◆ Aim of the task
In the records below, find every line with the word "text" and copy it.

==== Data provided

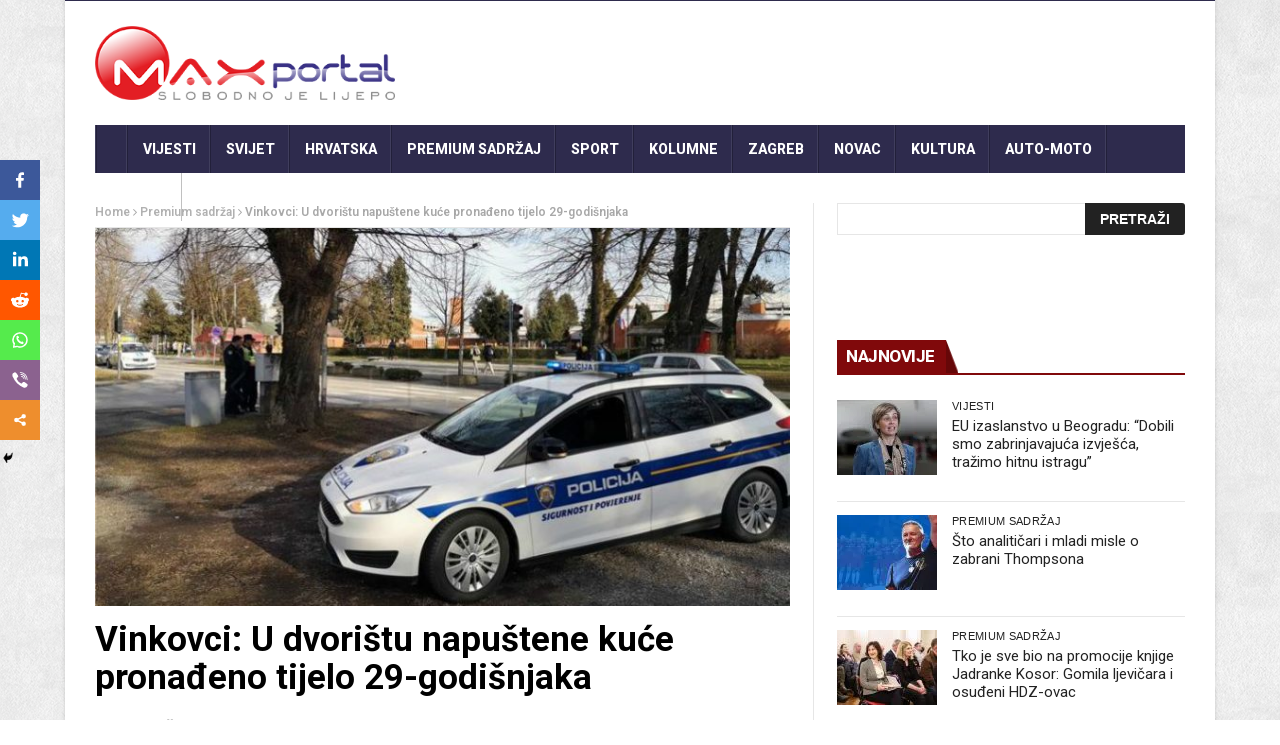

--- FILE ---
content_type: text/html; charset=utf-8
request_url: https://www.google.com/recaptcha/api2/aframe
body_size: 267
content:
<!DOCTYPE HTML><html><head><meta http-equiv="content-type" content="text/html; charset=UTF-8"></head><body><script nonce="4FGskzu3pAXIbFOLYJLz9A">/** Anti-fraud and anti-abuse applications only. See google.com/recaptcha */ try{var clients={'sodar':'https://pagead2.googlesyndication.com/pagead/sodar?'};window.addEventListener("message",function(a){try{if(a.source===window.parent){var b=JSON.parse(a.data);var c=clients[b['id']];if(c){var d=document.createElement('img');d.src=c+b['params']+'&rc='+(localStorage.getItem("rc::a")?sessionStorage.getItem("rc::b"):"");window.document.body.appendChild(d);sessionStorage.setItem("rc::e",parseInt(sessionStorage.getItem("rc::e")||0)+1);localStorage.setItem("rc::h",'1769208911112');}}}catch(b){}});window.parent.postMessage("_grecaptcha_ready", "*");}catch(b){}</script></body></html>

========

◆ Written reply
content_type: text/html; charset=utf-8
<!DOCTYPE HTML><html><head><meta http-equiv="content-type" content="text/html; charset=UTF-8"></head><body><script nonce="4FGskzu3pAXIbFOLYJLz9A">/** Anti-fraud and anti-abuse applications only. See google.com/recaptcha */ try{var clients={'sodar':'https://pagead2.googlesyndication.com/pagead/sodar?'};window.addEventListener("message",function(a){try{if(a.source===window.parent){var b=JSON.parse(a.data);var c=clients[b['id']];if(c){var d=document.createElement('img');d.src=c+b['params']+'&rc='+(localStorage.getItem("rc::a")?sessionStorage.getItem("rc::b"):"");window.document.body.appendChild(d);sessionStorage.setItem("rc::e",parseInt(sessionStorage.getItem("rc::e")||0)+1);localStorage.setItem("rc::h",'1769208911112');}}}catch(b){}});window.parent.postMessage("_grecaptcha_ready", "*");}catch(b){}</script></body></html>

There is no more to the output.